Required task -> Convert the material from the line with "What measurement of" up to and including the line with "1095 centimetres" into a JSON list of strings, one string per line, with blank lines left out.

[Raw records]
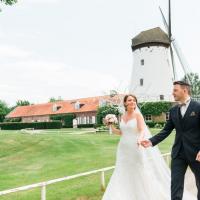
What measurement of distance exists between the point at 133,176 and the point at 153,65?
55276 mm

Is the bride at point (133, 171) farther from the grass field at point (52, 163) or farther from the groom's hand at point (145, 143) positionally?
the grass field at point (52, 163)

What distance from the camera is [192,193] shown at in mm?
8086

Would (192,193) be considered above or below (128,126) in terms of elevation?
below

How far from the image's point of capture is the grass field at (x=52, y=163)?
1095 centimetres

--

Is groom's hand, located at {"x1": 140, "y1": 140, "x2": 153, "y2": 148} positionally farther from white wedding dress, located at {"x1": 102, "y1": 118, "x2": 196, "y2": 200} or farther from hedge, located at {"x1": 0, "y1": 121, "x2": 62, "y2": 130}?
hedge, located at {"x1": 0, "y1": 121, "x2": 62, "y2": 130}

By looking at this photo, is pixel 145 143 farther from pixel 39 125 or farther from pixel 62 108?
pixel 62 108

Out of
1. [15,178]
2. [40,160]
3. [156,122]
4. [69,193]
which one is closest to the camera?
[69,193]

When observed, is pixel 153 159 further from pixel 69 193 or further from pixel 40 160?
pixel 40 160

Full response ->
[
  "What measurement of distance exists between the point at 133,176 and the point at 153,65?",
  "55276 mm",
  "Is the bride at point (133, 171) farther from the grass field at point (52, 163) or farther from the groom's hand at point (145, 143) positionally?",
  "the grass field at point (52, 163)",
  "What distance from the camera is [192,193] shown at in mm?",
  "8086",
  "Would (192,193) be considered above or below (128,126) in terms of elevation?",
  "below",
  "How far from the image's point of capture is the grass field at (x=52, y=163)?",
  "1095 centimetres"
]